**Aim of the task:** Can you output the records below exactly as they are written?

**Source records:**

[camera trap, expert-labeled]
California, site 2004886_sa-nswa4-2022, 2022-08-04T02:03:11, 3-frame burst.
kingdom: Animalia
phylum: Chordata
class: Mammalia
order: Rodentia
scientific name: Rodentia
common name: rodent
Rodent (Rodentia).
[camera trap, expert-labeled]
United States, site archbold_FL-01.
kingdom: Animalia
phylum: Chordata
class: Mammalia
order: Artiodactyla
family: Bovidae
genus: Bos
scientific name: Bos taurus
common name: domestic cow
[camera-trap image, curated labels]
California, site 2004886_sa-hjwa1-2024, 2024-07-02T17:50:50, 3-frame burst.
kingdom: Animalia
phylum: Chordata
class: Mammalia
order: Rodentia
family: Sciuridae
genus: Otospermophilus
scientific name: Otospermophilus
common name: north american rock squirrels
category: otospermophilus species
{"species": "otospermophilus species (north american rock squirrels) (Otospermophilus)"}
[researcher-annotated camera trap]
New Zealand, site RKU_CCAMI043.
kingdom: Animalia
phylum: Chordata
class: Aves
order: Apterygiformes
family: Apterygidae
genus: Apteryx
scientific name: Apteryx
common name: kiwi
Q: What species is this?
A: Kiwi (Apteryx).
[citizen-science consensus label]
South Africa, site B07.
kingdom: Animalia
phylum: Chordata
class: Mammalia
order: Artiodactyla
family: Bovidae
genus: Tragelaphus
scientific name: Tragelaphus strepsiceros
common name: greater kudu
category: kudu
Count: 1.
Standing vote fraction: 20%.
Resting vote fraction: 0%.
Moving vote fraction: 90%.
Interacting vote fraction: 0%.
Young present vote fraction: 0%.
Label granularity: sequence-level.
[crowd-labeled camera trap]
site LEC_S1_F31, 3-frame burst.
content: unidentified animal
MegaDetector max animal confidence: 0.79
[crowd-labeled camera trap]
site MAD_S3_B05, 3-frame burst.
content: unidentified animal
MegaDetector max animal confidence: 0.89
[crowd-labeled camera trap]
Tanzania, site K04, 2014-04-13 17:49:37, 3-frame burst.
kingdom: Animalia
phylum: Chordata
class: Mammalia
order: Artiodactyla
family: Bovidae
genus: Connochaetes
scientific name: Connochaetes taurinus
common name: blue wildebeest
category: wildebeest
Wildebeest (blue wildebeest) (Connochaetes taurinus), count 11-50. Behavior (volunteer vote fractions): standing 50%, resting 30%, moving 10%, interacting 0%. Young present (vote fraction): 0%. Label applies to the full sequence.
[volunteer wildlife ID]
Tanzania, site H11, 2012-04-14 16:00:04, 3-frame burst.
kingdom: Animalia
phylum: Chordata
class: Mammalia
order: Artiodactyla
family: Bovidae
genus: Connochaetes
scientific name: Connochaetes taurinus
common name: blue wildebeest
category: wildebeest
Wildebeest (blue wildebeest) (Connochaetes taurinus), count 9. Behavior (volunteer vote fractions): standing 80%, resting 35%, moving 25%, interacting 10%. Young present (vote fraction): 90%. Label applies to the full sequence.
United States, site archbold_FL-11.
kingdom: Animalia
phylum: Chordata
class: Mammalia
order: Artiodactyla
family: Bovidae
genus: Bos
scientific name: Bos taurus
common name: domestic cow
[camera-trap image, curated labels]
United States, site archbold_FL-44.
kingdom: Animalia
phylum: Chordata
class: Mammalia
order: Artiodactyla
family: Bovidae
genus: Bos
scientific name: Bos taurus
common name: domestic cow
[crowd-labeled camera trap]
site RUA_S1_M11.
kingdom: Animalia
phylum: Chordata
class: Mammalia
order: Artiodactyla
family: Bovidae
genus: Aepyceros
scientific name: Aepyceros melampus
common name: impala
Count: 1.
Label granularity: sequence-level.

**Response to the exercise:**
[camera trap, expert-labeled]
California, site 2004886_sa-nswa4-2022, 2022-08-04T02:03:11, 3-frame burst.
kingdom: Animalia
phylum: Chordata
class: Mammalia
order: Rodentia
scientific name: Rodentia
common name: rodent
Rodent (Rodentia).
[camera trap, expert-labeled]
United States, site archbold_FL-01.
kingdom: Animalia
phylum: Chordata
class: Mammalia
order: Artiodactyla
family: Bovidae
genus: Bos
scientific name: Bos taurus
common name: domestic cow
[camera-trap image, curated labels]
California, site 2004886_sa-hjwa1-2024, 2024-07-02T17:50:50, 3-frame burst.
kingdom: Animalia
phylum: Chordata
class: Mammalia
order: Rodentia
family: Sciuridae
genus: Otospermophilus
scientific name: Otospermophilus
common name: north american rock squirrels
category: otospermophilus species
{"species": "otospermophilus species (north american rock squirrels) (Otospermophilus)"}
[researcher-annotated camera trap]
New Zealand, site RKU_CCAMI043.
kingdom: Animalia
phylum: Chordata
class: Aves
order: Apterygiformes
family: Apterygidae
genus: Apteryx
scientific name: Apteryx
common name: kiwi
Q: What species is this?
A: Kiwi (Apteryx).
[citizen-science consensus label]
South Africa, site B07.
kingdom: Animalia
phylum: Chordata
class: Mammalia
order: Artiodactyla
family: Bovidae
genus: Tragelaphus
scientific name: Tragelaphus strepsiceros
common name: greater kudu
category: kudu
Count: 1.
Standing vote fraction: 20%.
Resting vote fraction: 0%.
Moving vote fraction: 90%.
Interacting vote fraction: 0%.
Young present vote fraction: 0%.
Label granularity: sequence-level.
[crowd-labeled camera trap]
site LEC_S1_F31, 3-frame burst.
content: unidentified animal
MegaDetector max animal confidence: 0.79
[crowd-labeled camera trap]
site MAD_S3_B05, 3-frame burst.
content: unidentified animal
MegaDetector max animal confidence: 0.89
[crowd-labeled camera trap]
Tanzania, site K04, 2014-04-13 17:49:37, 3-frame burst.
kingdom: Animalia
phylum: Chordata
class: Mammalia
order: Artiodactyla
family: Bovidae
genus: Connochaetes
scientific name: Connochaetes taurinus
common name: blue wildebeest
category: wildebeest
Wildebeest (blue wildebeest) (Connochaetes taurinus), count 11-50. Behavior (volunteer vote fractions): standing 50%, resting 30%, moving 10%, interacting 0%. Young present (vote fraction): 0%. Label applies to the full sequence.
[volunteer wildlife ID]
Tanzania, site H11, 2012-04-14 16:00:04, 3-frame burst.
kingdom: Animalia
phylum: Chordata
class: Mammalia
order: Artiodactyla
family: Bovidae
genus: Connochaetes
scientific name: Connochaetes taurinus
common name: blue wildebeest
category: wildebeest
Wildebeest (blue wildebeest) (Connochaetes taurinus), count 9. Behavior (volunteer vote fractions): standing 80%, resting 35%, moving 25%, interacting 10%. Young present (vote fraction): 90%. Label applies to the full sequence.
United States, site archbold_FL-11.
kingdom: Animalia
phylum: Chordata
class: Mammalia
order: Artiodactyla
family: Bovidae
genus: Bos
scientific name: Bos taurus
common name: domestic cow
[camera-trap image, curated labels]
United States, site archbold_FL-44.
kingdom: Animalia
phylum: Chordata
class: Mammalia
order: Artiodactyla
family: Bovidae
genus: Bos
scientific name: Bos taurus
common name: domestic cow
[crowd-labeled camera trap]
site RUA_S1_M11.
kingdom: Animalia
phylum: Chordata
class: Mammalia
order: Artiodactyla
family: Bovidae
genus: Aepyceros
scientific name: Aepyceros melampus
common name: impala
Count: 1.
Label granularity: sequence-level.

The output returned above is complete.